Records show that the average number of phone calls received per day is 9.2. Find the probability of between 2 and 4 phone calls received (endpoints included) in a given day.

Question

asked Dec 25, 2021 221k views

1 Answer

Henrik Olsson · Answer 1 · 2022-01-01T08:43:59+0000

Answer:

4.76% probability of between 2 and 4 phone calls received (endpoints included) in a given day.

Explanation:

In a Poisson distribution, the probability that X represents the number of successes of a random variable is given by the following formula:

$P(X = x) = (e^(-\mu)*\mu^(x))/((x)!)$

In which

x is the number of sucesses

e = 2.71828 is the Euler number

$\mu$ is the mean in the given interval.

Records show that the average number of phone calls received per day is 9.2.

This means that
$\mu = 9.2$ .

Find the probability of between 2 and 4 phone calls received (endpoints included) in a given day.

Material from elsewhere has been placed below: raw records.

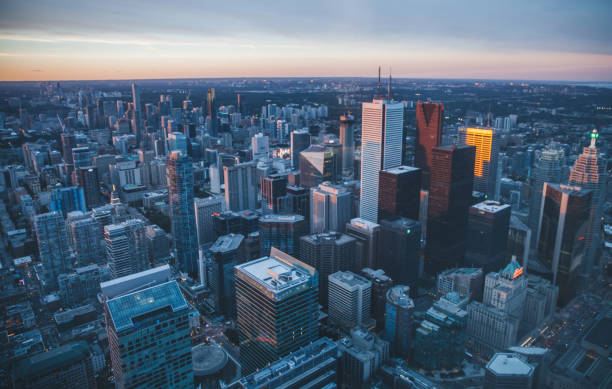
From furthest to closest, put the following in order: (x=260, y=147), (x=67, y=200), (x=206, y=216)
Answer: (x=260, y=147), (x=67, y=200), (x=206, y=216)

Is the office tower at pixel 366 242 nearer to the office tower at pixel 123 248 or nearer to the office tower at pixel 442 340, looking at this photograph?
the office tower at pixel 442 340

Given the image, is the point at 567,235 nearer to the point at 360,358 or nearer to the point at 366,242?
the point at 366,242

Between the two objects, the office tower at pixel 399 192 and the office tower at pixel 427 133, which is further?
the office tower at pixel 427 133

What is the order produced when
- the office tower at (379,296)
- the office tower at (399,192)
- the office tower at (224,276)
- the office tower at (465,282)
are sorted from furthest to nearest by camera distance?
the office tower at (399,192)
the office tower at (465,282)
the office tower at (224,276)
the office tower at (379,296)

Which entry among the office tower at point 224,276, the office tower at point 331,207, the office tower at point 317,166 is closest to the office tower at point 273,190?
the office tower at point 317,166

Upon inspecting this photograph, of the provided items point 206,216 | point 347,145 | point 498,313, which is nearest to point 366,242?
point 498,313

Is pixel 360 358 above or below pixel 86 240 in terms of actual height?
below

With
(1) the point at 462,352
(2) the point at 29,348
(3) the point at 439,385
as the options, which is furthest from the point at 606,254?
(2) the point at 29,348
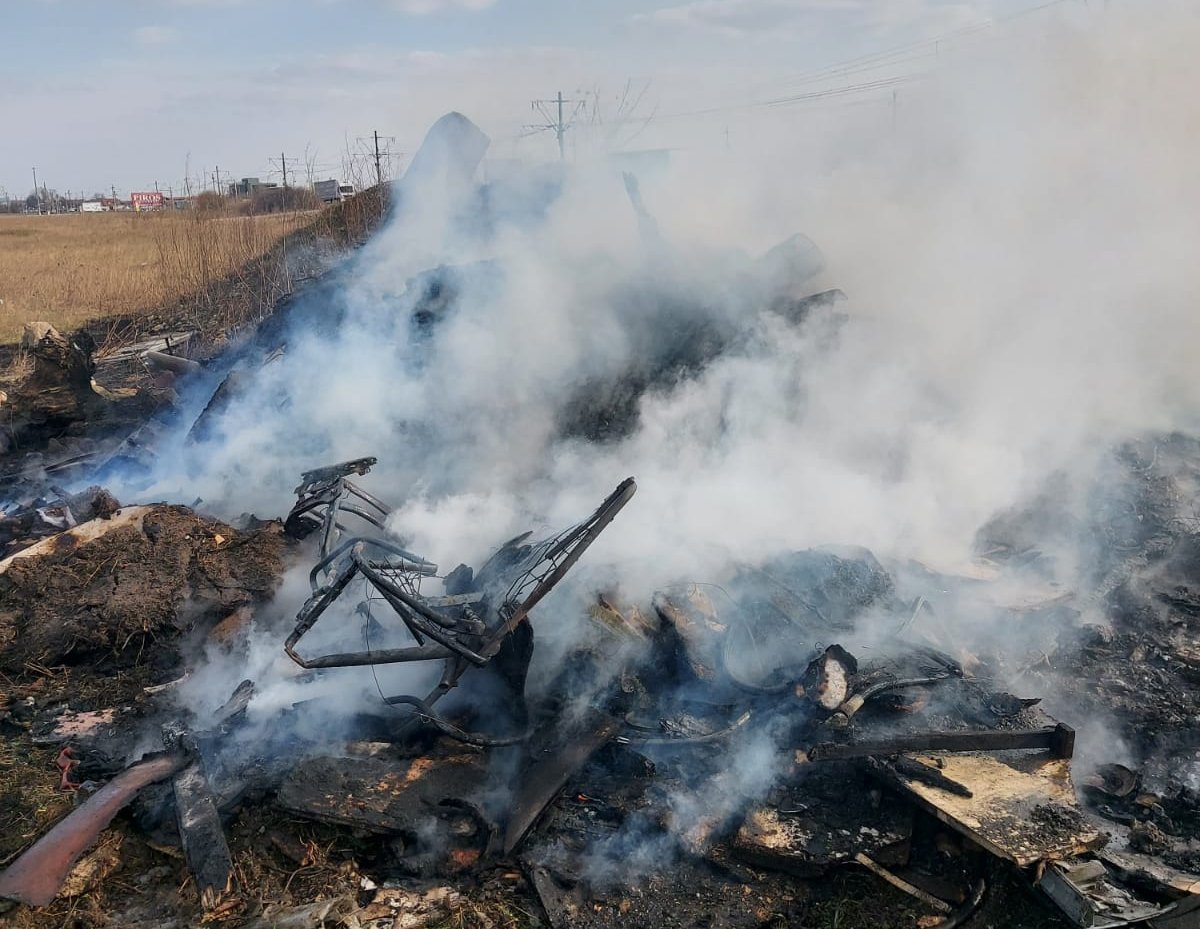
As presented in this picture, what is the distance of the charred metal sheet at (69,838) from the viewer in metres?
4.03

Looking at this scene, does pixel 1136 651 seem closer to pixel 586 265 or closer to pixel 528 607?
pixel 528 607

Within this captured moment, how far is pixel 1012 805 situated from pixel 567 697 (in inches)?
106

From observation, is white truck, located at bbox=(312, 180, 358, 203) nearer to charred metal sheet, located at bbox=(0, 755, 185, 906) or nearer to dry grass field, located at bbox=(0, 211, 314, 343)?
dry grass field, located at bbox=(0, 211, 314, 343)

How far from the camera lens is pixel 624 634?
562cm

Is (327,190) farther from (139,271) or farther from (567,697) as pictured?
(567,697)

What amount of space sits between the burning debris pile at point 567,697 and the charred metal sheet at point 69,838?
0.02m

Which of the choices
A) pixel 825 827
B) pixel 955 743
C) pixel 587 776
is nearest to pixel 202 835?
pixel 587 776

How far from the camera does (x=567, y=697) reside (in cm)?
532

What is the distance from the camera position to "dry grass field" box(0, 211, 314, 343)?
1850 centimetres

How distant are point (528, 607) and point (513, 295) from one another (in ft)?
20.3

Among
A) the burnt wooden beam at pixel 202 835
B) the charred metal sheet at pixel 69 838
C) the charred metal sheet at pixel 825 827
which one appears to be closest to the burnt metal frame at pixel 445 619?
the burnt wooden beam at pixel 202 835

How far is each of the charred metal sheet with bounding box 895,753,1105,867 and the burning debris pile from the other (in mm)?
22

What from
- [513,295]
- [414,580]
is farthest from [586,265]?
[414,580]

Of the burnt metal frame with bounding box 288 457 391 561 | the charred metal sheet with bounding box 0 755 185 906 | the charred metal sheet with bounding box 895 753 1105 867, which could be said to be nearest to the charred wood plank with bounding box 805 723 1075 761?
the charred metal sheet with bounding box 895 753 1105 867
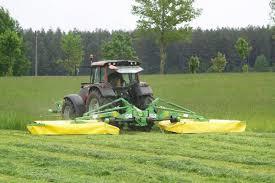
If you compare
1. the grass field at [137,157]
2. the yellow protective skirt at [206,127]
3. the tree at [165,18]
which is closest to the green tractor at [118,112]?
the yellow protective skirt at [206,127]

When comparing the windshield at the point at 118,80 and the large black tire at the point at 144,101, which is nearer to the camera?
the large black tire at the point at 144,101

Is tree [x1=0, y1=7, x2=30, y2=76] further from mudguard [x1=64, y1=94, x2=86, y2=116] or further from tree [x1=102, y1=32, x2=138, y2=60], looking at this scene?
mudguard [x1=64, y1=94, x2=86, y2=116]

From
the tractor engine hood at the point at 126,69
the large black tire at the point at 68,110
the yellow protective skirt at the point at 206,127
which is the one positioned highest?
the tractor engine hood at the point at 126,69

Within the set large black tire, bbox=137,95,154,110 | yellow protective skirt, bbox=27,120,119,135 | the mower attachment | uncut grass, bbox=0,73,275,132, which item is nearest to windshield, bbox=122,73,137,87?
large black tire, bbox=137,95,154,110

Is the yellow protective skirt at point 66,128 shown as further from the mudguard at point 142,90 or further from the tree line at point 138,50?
the tree line at point 138,50

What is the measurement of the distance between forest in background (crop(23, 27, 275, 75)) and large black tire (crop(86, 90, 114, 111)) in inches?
3183

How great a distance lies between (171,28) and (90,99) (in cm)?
4348

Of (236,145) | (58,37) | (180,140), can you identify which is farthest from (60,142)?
(58,37)

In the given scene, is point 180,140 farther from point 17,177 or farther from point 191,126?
point 17,177

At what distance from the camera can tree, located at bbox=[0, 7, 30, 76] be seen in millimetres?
62250

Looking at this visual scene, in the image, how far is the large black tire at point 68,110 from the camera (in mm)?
16484

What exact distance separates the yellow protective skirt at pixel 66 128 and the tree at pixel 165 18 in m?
44.6

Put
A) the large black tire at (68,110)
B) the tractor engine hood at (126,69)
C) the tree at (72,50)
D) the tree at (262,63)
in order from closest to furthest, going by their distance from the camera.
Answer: the tractor engine hood at (126,69)
the large black tire at (68,110)
the tree at (72,50)
the tree at (262,63)

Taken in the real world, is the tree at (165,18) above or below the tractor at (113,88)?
above
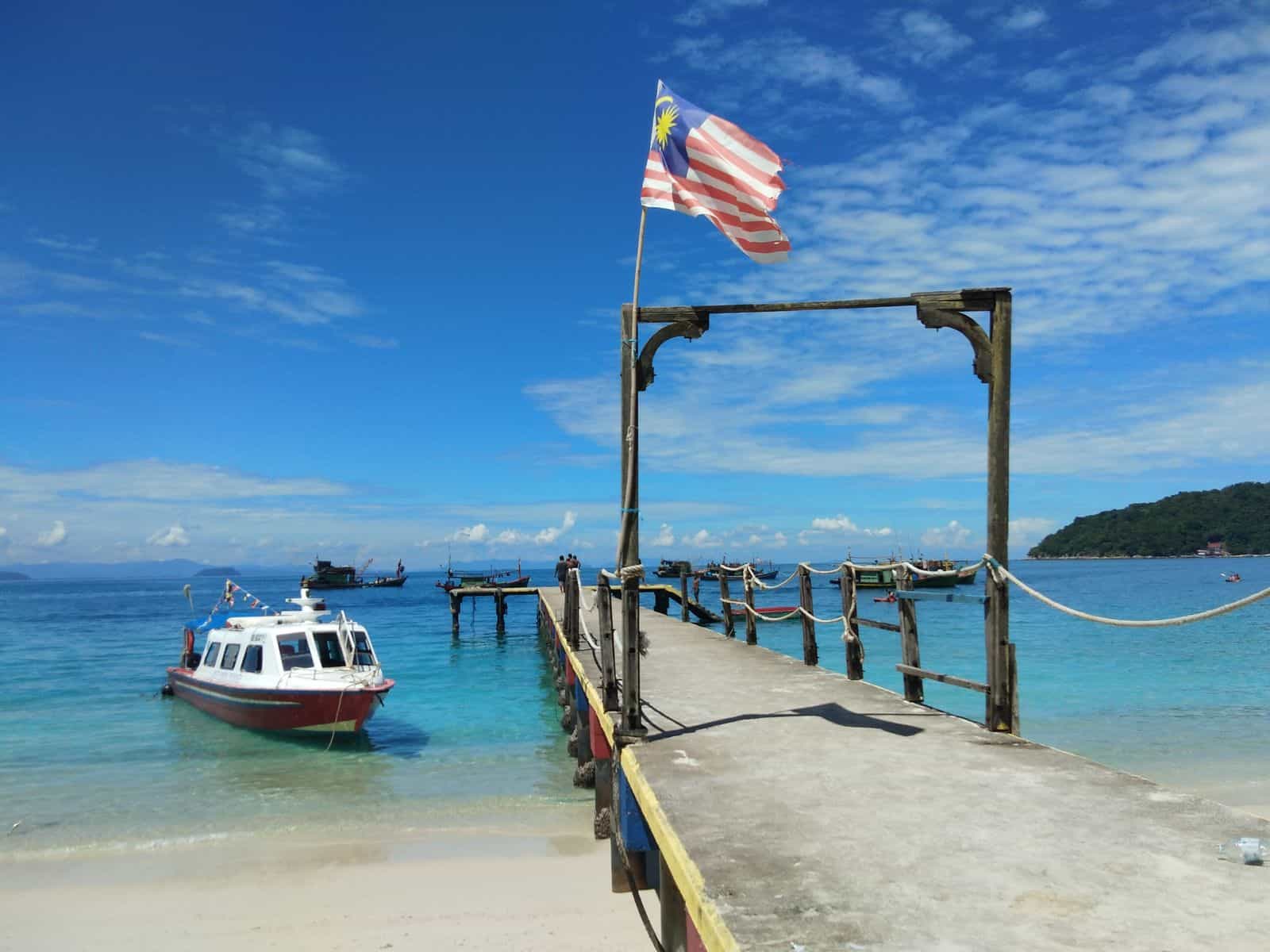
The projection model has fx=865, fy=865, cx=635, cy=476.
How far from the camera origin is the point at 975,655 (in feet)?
111

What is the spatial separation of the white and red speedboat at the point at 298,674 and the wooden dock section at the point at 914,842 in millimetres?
11574

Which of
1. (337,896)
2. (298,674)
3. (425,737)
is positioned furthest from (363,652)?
(337,896)

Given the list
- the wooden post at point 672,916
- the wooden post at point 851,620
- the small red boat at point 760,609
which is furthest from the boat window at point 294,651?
the wooden post at point 672,916

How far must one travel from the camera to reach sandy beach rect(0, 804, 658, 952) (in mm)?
9243

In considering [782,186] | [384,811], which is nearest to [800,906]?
[782,186]

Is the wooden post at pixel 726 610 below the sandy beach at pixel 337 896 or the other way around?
the other way around

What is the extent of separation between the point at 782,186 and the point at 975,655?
3072 cm

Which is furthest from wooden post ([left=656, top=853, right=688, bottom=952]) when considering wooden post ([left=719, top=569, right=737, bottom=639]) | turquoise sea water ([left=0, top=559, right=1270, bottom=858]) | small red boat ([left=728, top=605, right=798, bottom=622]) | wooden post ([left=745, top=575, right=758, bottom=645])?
wooden post ([left=719, top=569, right=737, bottom=639])

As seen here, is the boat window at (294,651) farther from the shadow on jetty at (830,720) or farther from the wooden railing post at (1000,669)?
the wooden railing post at (1000,669)

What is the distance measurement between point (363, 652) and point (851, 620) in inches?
511

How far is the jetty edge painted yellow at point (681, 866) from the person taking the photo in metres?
3.59

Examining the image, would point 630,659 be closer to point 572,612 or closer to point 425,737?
point 572,612

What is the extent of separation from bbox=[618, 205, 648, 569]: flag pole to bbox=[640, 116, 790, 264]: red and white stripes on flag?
441 millimetres

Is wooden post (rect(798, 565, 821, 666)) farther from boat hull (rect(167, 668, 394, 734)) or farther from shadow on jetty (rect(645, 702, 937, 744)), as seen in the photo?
boat hull (rect(167, 668, 394, 734))
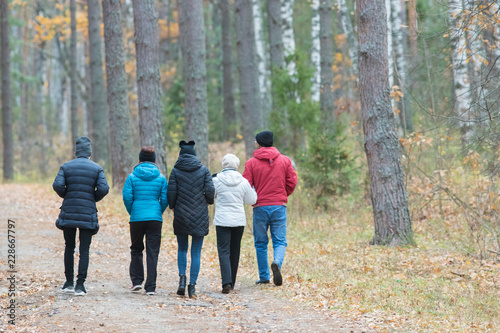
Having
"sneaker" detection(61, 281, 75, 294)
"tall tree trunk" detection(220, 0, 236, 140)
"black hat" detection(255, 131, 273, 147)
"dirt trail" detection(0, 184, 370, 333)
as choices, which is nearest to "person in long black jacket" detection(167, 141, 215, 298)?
"dirt trail" detection(0, 184, 370, 333)

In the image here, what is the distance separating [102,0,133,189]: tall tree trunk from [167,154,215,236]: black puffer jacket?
10076 millimetres

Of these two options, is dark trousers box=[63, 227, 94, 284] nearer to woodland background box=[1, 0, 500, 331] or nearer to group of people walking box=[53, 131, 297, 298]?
group of people walking box=[53, 131, 297, 298]

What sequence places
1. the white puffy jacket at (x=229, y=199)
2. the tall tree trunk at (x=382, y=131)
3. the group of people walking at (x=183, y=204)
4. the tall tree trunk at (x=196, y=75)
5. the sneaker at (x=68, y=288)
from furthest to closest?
the tall tree trunk at (x=196, y=75)
the tall tree trunk at (x=382, y=131)
the white puffy jacket at (x=229, y=199)
the sneaker at (x=68, y=288)
the group of people walking at (x=183, y=204)

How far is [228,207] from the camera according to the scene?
7.53 metres

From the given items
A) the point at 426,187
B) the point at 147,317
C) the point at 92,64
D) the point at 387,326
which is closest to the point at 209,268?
the point at 147,317

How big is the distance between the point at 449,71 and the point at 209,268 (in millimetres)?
5537

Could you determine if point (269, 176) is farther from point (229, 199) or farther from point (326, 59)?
point (326, 59)

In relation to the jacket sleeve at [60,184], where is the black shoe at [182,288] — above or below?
below

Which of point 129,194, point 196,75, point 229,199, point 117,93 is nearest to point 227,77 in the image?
point 117,93

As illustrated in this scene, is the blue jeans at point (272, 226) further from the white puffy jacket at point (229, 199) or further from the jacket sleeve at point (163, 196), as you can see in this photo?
the jacket sleeve at point (163, 196)

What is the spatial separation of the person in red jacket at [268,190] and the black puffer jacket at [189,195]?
2.85 feet

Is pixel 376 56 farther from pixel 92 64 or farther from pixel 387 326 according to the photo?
pixel 92 64

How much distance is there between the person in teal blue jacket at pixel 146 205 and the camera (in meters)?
7.14

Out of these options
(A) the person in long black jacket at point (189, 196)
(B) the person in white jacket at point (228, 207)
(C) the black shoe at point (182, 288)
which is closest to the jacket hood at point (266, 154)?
(B) the person in white jacket at point (228, 207)
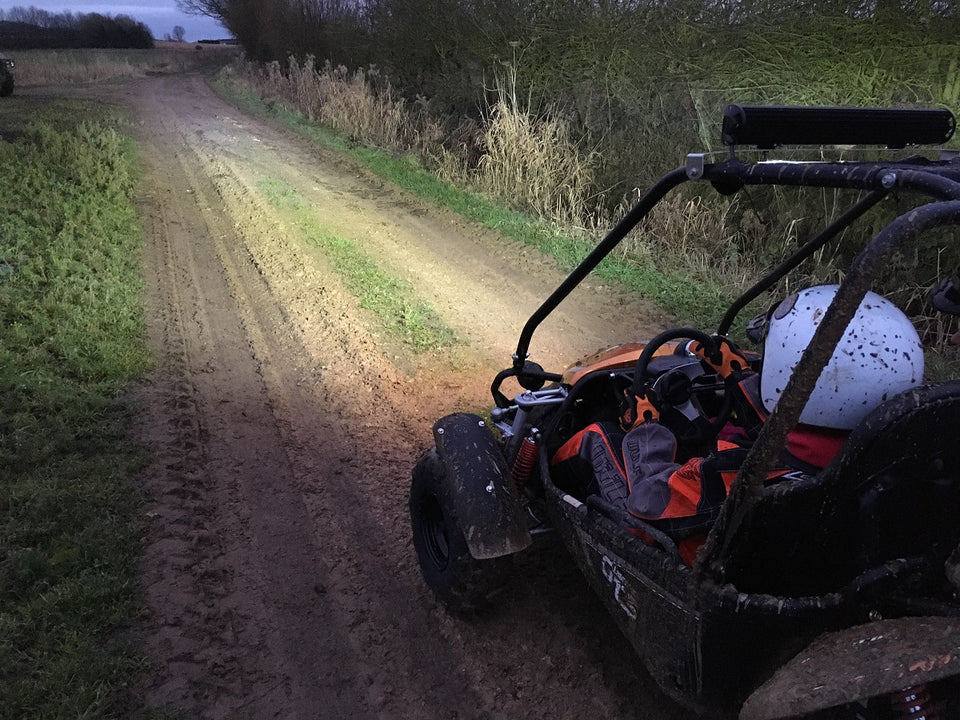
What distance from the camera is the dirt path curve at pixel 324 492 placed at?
2.56m

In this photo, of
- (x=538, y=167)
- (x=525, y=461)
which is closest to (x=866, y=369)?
(x=525, y=461)

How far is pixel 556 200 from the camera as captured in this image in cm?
899

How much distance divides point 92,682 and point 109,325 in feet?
11.3

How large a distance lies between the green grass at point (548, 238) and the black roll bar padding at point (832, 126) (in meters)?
3.64

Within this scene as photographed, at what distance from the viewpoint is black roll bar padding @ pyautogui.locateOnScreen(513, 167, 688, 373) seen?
2246 mm

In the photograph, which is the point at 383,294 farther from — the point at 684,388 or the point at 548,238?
the point at 684,388

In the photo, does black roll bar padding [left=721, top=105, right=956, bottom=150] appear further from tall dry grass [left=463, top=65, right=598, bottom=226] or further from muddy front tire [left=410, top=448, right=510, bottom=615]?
tall dry grass [left=463, top=65, right=598, bottom=226]

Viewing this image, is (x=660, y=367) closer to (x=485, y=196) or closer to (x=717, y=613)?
(x=717, y=613)

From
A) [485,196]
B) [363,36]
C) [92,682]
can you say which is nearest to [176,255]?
[485,196]

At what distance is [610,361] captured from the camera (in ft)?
9.71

$(2 \leq X \leq 4) = P(X = 2) + P(X = 3) + P(X = 4)$

$P(X = x) = (e^(-\mu)*\mu^(x))/((x)!)$

P(X = 2) = (e^(-9.2)*(9.2)^(2))/((2)!) = 0.0043

P(X = 3) = (e^(-9.2)*(9.2)^(3))/((3)!) = 0.0131

P(X = 4) = (e^(-9.2)*(9.2)^(4))/((4)!) = 0.0302

$(2 \leq X \leq 4) = P(X = 2) + P(X = 3) + P(X = 4) = 0.0043 + 0.0131 + 0.0302 = 0.0476$

4.76% probability of between 2 and 4 phone calls received (endpoints included) in a given day.